##### Selected excerpt #####
Overlooked is the fact that the musket represented the top firearm technology of its day, just as the AR-15 does now. Naturally, the educated men who framed the national charter understood that weapons technology would advance like any other technology. Conversely, sound principles are, by definition, unchanging—with the principles of self-defense and national defense being definitive in America’s founding—regardless of the weapons technology at any given time.

The mainstream media, meanwhile, uses loaded terms like “assault weapon” regarding the AR-15, even though any weapon is best defined by the circumstances of its usage. In other words, an AR-15, a .38 revolver, a baseball bat, or a meat cleaver are all “assault weapons” if used unlawfully in an actual assault. But an AR-15 or any other weapon is a defense weapon when lawfully used to “defend the realm” from an assault.

And while all the talk of nixing the Second Amendment and banning so-called assault weapons only pertains to civilian-owned firearms, the government’s abuse of its own firepower is undeniably evident—from police shooting citizens without just cause to the military unlawfully bombing nations with which the U.S. is not at war.

WHERE’S THE EVIDENCE?

Meanwhile, no kind of hard, forensic evidence (crime-scene photos, charts, reliable data) has been made public regarding exactly what happened at the Parkland, Fla., shooting incident. The same absence of hard evidence is clouding public perception regarding several other nebulous reported shootings at other schools, in Las Vegas last fall, and at places like a Baptist church in south-central Texas, also last fall.

This clouding of perception, carried out by the myopic, manipulative mainstream media, induces the American people to submit to being disarmed—which itself is against constitutional law—based on news narratives and narrow police pronouncements that seek to criminalize the very concept of owning guns and also ignore, for example, other witnesses in Parkland who claim more than one shooter was involved, among other leads that should be properly investigated before they grow cold.
##### Data excerpt #####
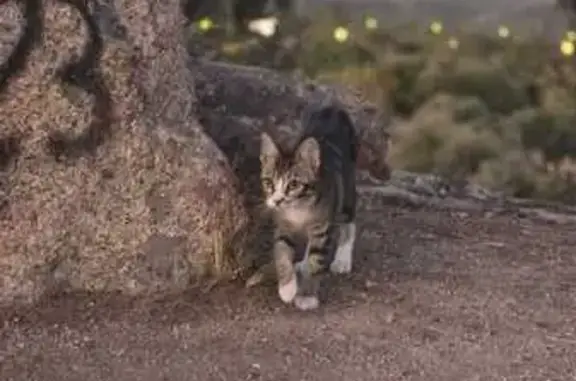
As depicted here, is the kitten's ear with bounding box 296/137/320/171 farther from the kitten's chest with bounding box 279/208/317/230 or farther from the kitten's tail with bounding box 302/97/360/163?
#####
## Parts of the exercise
1. Reproduce the stretch of the passage on the AR-15 and the Second Amendment from "Overlooked is the" through "any given time.".
2. Answer these from the passage on the AR-15 and the Second Amendment:
(a) Which firearm does it say represented the top firearm technology of its day?
(b) What four items does it call "assault weapons" if used unlawfully in an actual assault?
(c) Where is the Baptist church it mentions?

## Worked solutions
1.
Overlooked is the fact that the musket represented the top firearm technology of its day, just as the AR-15 does now. Naturally, the educated men who framed the national charter understood that weapons technology would advance like any other technology. Conversely, sound principles are, by definition, unchanging—with the principles of self-defense and national defense being definitive in America’s founding—regardless of the weapons technology at any given time.

2.
(a) The musket.
(b) An AR-15, a .38 revolver, a baseball bat, and a meat cleaver.
(c) In south-central Texas.